From a naturopathic perspective, apart from diet there are other potential triggers. Lead toxicity was a distinct possibility here, as he had worked with heavy metals and solvents for years. Chronic lead poisoning can result in reduced urate excretion.
Subjects regularly eating refined sugars (or fructose) show an increase in fasting uric acid levels. Epidemiological studies have linked increased intake of soft drinks with increased risk for gout (particularly those with high fructose corn syrup), but eating fresh fruit (high in fructose) is not so much of a problem, possible protection being provided by the extra vitamin C and antioxidants. So low-GI fruits, including berries and cherries, were added to his diet.
Alcohol is known to increase serum uric acid by altering liver metabolism and reducing uric acid excretion. Beer is a particular problem, followed by hard liquor, with the risk of gout from wine being lower (unless it is fermented in lead containers). It is not just the alcohol that’s at issue; both alcoholic beer and non-alcoholic beer can increase uric acid levels. The yeast used in the process of manufacture of beer is particularly high in purines.
While this gentleman’s symptoms improved with the change of diet, to better manage his condition there were further aspects we needed to consider, including increasing uric acid excretion and reducing uric acid production by inhibiting xanthine oxidase (the enzyme involved in purine metabolism).
Continuing the dietary improvements, he was encouraged to lose weight (which he did) by better managing his blood sugar (supplementing with gymnema, fenugreek, R-lipoic acid and chromium) to stop his craving for sugars and fats.
He ceased drinking soft drinks (a common alternative for those quitting alcohol). As better alternatives, we introduced various herbal teas — herbs known to inhibit xanthine oxidase such as chrysanthemum flowers, green tea, rosemary and peppermint along with lavender and ginkgo. Olive leaf, cinnamon and resveratrol also show xanthine oxidase inhibitory activity. Green tea has the added benefit of increasing lead excretion (as does magnesium) and cinnamon assists in blood sugar management.
He varied the teas, adding nettle leaf, parsley and dandelion leaf, as these helped remove excess uric acid (and provided extra minerals). The teas also helped to increase his fluid intake, as drinking 2–3 litres of filtered water daily keeps the urine dilute and reduces the deposition of uric acid crystals. He added cherry juice (2 cups/day) and felt it helped. Cherries contain anthocyanidins, which help lower uric acid.
Other recommendations were added to increase uric acid excretion (celery seed) and to reduce inflammation (quercetin). A high-dose vitamin B complex improved liver health.

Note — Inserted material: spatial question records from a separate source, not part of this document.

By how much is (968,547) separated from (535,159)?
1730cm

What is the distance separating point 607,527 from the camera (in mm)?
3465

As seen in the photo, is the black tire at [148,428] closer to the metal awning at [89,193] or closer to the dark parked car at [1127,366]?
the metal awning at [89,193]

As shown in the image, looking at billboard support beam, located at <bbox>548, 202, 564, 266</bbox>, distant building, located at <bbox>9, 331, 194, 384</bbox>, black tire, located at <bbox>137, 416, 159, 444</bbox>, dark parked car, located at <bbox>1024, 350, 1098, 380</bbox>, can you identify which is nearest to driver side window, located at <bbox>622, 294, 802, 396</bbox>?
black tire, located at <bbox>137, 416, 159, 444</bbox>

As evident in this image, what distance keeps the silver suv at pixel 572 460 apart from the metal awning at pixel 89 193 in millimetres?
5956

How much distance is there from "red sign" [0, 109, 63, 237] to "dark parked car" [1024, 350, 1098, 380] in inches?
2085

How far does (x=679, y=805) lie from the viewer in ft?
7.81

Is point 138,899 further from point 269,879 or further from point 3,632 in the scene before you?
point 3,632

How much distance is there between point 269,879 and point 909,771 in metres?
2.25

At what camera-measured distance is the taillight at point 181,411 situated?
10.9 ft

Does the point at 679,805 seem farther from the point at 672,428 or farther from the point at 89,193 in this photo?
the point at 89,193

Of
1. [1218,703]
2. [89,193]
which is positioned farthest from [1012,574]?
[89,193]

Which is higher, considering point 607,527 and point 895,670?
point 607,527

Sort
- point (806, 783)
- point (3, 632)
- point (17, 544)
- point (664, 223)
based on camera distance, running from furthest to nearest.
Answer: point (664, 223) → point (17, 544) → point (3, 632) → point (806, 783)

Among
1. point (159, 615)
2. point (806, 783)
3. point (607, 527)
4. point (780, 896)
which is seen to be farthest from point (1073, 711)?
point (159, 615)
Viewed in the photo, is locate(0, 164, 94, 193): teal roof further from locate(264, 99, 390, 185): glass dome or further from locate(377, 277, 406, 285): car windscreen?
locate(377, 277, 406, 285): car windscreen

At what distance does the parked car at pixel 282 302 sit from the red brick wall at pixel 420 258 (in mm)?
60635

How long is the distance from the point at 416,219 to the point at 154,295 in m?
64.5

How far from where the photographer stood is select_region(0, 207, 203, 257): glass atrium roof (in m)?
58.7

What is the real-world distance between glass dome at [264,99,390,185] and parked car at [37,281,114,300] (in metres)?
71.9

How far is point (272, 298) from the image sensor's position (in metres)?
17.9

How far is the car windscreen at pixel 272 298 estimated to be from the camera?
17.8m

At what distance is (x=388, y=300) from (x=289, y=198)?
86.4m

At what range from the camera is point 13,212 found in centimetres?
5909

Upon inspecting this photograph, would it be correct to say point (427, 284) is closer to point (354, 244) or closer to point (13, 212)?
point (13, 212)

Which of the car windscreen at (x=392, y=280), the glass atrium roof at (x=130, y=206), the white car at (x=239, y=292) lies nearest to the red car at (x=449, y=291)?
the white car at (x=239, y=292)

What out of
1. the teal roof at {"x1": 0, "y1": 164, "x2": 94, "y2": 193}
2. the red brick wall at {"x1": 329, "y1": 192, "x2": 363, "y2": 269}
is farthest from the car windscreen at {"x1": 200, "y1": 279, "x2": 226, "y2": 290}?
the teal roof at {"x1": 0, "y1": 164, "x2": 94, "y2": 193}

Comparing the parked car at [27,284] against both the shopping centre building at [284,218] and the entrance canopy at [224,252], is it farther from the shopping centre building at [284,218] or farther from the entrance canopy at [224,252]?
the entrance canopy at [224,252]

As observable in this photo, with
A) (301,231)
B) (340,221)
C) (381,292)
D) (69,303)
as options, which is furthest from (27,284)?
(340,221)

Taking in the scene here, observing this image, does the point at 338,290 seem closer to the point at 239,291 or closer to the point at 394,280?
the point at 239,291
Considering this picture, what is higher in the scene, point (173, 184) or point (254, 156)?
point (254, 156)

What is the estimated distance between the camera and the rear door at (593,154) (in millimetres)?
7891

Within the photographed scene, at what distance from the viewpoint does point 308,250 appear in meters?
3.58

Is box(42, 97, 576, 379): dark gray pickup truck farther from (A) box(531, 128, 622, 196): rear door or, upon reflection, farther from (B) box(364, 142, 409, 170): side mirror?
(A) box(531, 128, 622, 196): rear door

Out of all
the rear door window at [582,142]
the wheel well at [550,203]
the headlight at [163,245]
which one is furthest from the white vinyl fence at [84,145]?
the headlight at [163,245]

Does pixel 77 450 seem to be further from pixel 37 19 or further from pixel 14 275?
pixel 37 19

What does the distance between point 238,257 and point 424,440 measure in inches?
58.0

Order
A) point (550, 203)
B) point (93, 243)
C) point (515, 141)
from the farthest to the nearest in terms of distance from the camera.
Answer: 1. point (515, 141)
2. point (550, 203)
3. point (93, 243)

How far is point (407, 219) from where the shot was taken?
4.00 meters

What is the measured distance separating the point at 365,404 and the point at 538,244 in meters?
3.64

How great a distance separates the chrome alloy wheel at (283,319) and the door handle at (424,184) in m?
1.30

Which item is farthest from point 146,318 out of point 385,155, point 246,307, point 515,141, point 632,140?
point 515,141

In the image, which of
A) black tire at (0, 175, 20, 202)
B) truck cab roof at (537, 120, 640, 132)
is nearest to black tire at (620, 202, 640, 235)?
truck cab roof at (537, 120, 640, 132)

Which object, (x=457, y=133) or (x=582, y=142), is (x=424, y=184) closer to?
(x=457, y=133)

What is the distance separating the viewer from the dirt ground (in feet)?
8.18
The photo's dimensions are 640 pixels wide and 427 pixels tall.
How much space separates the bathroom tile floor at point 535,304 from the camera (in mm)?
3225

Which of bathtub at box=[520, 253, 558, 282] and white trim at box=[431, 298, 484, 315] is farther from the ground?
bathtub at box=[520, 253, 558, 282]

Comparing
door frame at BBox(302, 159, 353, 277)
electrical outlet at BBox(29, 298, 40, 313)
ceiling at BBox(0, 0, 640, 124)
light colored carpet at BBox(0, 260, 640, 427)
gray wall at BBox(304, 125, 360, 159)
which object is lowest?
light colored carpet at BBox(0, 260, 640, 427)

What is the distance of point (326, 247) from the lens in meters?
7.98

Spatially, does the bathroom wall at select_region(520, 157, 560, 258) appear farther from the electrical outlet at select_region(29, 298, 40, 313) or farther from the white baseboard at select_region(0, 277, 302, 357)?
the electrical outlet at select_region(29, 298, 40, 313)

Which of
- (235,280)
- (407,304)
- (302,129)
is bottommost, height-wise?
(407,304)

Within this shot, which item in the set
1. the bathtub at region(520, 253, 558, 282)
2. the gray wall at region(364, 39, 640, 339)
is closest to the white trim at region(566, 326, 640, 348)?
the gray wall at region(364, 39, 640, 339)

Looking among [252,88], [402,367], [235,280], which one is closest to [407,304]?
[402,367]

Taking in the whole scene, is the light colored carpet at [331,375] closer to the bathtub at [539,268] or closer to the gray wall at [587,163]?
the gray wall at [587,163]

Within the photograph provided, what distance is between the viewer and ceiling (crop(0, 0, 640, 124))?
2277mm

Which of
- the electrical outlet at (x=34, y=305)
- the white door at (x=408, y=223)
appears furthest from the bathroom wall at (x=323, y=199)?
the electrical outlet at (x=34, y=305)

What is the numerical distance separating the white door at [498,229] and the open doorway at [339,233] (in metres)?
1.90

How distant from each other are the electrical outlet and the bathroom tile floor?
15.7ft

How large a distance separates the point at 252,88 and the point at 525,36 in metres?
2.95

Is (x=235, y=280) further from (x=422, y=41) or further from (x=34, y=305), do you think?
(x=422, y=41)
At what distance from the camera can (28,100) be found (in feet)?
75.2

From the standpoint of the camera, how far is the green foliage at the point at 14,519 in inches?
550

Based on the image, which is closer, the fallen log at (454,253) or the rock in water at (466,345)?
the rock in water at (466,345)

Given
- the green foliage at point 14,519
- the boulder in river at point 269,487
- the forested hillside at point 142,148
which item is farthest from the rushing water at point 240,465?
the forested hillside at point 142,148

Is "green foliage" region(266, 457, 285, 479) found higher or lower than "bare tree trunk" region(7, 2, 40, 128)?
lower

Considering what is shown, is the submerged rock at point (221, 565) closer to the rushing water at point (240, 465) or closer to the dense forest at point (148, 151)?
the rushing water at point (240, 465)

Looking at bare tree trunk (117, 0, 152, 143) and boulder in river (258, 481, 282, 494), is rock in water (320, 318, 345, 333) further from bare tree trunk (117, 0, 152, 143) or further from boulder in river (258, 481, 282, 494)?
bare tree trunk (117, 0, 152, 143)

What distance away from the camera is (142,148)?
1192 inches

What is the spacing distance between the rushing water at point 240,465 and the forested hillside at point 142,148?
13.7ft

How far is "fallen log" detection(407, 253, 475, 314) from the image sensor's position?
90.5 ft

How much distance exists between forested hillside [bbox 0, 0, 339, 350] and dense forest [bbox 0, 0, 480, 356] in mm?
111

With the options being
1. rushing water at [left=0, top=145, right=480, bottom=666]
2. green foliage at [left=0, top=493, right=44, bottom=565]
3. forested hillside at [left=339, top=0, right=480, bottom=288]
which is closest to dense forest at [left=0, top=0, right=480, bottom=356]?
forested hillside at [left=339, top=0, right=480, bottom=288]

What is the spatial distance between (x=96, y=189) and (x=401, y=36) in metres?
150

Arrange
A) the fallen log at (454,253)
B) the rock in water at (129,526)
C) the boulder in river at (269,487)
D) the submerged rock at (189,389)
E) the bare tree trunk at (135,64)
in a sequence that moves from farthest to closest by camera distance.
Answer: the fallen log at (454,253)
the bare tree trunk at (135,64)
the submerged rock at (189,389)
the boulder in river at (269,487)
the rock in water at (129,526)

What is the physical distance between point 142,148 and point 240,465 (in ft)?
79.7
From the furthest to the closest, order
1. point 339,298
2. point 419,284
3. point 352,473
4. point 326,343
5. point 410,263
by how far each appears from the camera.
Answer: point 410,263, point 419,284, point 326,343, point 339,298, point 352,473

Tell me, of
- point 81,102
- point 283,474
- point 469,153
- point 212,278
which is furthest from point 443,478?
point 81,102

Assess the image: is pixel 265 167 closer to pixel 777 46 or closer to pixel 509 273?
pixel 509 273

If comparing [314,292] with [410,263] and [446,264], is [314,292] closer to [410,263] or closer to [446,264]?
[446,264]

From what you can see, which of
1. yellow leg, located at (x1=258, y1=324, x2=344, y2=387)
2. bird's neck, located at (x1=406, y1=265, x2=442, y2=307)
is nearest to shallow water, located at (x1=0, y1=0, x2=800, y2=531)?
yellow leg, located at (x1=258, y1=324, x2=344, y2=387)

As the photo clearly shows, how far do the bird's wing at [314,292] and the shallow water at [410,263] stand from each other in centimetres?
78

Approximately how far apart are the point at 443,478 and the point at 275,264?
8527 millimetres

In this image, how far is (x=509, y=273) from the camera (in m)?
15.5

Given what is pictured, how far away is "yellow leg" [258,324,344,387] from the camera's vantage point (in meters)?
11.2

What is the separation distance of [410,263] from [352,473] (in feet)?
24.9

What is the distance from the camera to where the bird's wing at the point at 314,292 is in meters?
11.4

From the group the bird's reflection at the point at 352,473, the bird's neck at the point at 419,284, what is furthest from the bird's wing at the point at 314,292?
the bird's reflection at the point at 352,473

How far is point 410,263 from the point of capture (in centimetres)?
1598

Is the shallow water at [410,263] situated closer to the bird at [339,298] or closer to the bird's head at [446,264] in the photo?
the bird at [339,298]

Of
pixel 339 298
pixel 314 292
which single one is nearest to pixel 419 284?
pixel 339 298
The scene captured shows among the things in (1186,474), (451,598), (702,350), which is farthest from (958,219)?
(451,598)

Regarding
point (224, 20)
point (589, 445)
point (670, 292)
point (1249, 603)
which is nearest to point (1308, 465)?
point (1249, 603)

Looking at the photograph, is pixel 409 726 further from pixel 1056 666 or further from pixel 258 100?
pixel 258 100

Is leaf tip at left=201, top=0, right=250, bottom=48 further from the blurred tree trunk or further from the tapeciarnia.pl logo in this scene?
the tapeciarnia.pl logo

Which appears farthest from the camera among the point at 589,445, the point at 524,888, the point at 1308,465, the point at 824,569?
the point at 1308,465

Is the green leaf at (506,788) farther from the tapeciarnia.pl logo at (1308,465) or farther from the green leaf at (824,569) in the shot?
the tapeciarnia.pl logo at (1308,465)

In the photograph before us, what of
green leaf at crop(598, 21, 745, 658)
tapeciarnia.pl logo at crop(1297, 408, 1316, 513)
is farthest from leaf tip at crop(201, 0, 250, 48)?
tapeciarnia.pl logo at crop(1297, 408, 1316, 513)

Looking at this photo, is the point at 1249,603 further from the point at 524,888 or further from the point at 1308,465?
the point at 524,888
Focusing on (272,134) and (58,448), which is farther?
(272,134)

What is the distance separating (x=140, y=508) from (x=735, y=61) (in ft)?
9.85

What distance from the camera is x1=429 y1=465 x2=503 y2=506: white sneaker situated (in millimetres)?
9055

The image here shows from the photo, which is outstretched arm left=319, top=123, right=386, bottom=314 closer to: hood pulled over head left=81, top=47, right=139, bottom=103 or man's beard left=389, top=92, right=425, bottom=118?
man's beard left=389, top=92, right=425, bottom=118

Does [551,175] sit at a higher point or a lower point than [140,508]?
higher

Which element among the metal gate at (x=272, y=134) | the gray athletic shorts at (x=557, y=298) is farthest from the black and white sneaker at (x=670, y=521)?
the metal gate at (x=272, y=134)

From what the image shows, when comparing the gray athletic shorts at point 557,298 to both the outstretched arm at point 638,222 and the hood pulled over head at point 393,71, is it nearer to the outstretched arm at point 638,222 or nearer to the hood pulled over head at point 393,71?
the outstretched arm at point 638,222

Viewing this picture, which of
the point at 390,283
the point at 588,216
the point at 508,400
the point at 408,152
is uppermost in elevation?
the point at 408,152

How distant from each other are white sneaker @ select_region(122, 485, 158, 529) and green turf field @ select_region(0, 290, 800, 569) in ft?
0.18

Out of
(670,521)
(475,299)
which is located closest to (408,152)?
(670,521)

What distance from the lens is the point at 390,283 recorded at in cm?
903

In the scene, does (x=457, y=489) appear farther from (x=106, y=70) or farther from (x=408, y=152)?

To improve his diet further and maintain adequate protein, I recommended low-purine foods. Chicken, pork, turkey, crab, lobster and eggs were good, as were lentils, chickpeas, sunflower seeds and grains like oatmeal and rice. Green leafy vegetables provided vital nutrients including magnesium, but needed to be chosen carefully to minimise oxalate intake. Parboiling them, tipping off the water then steaming them before eating removes most of the oxalic acid.